The Paducah Power Board of Directors may have violated the Kentucky Open Meetings Law as the energy provider seeks ways to increase revenue. The publicly owned company provides power to more than 22,000 customers and is subject to open meetings law requirements.
However, on Tuesday four of the five board members participated in a conference call with a portfolio management company with whom the Kentucky Municipal Power Agency is considering a contract.
Andrea Underwood, PPS Director of Community Relations, said the company would be responsible for providing services to PPS such as dispatching its natural gas-powered peaking plant to maximize the revenue from the facility.
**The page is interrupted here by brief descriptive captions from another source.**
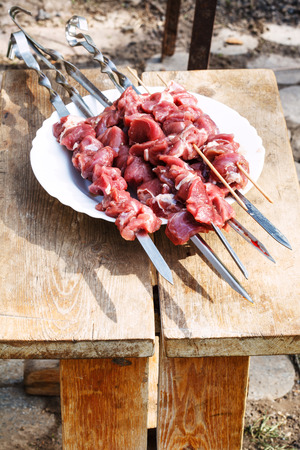 yard stick: raw lamb shish kebabs on skewers in outdoor cafe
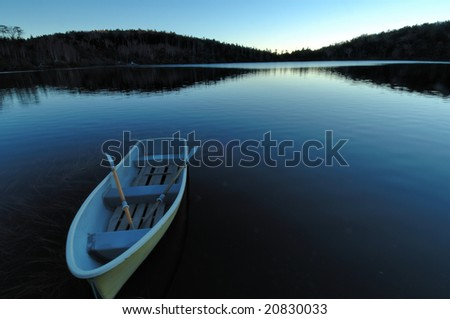 The boat which floats in the shore of the daybreak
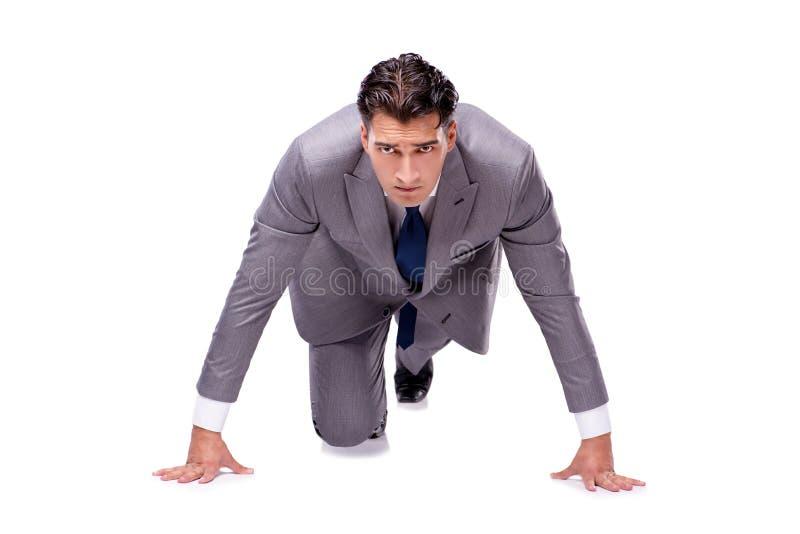 O homem de negócios no começo pronto para correr isolado no branco fotos de stock royalty free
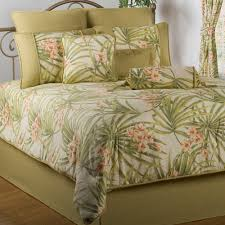 interior white tropical bedding sets with green leaves pattern plus green pillows above green bed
PPS gets the bulk of its power from Prairie State Energy Campus in Illinois, of which it is a part owner. However, the plant is failing to produce enough energy for all customers, requiring PPS to buy energy from the open market. That energy comes at a premium and is being passed on to customers in the form of a power cost adjustment (PCA). Maximizing the output of the peaking plant may ease some of the high added costs to customers.
Underwood said in an email that the board took no action, nor were there motions or votes during the conference call. She said no public notice was provided. State law requires notice of public board meetings. David Clark, PPS General Manager felt the call was informational and did not fall within the Open Meetings Act.
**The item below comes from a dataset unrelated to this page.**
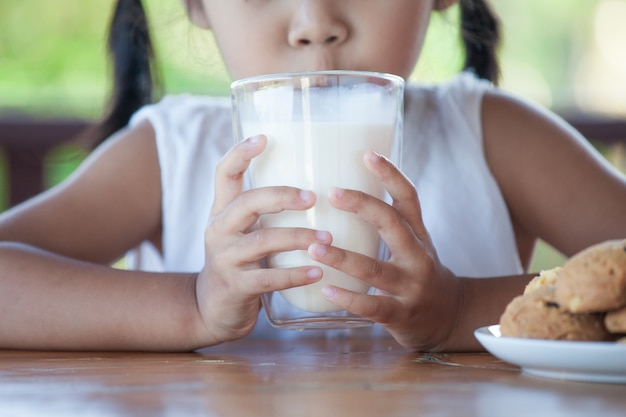 Cute asian little child girl is drinking a milk from glass with cookies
Underwood said if there was a violation, it was unintentional.
Here is what the Open Meetings Law states, in part:
- The Open Meetings Act applies to meetings of a quorum of the members of a public agency at which public business is discussed or action is taken; a discussion of public business by a quorum of the agency’s members triggers the requirements of the Act even if no action is taken.
Underwood says the minutes for the next PPS board meeting will reflect that a conference call did occur.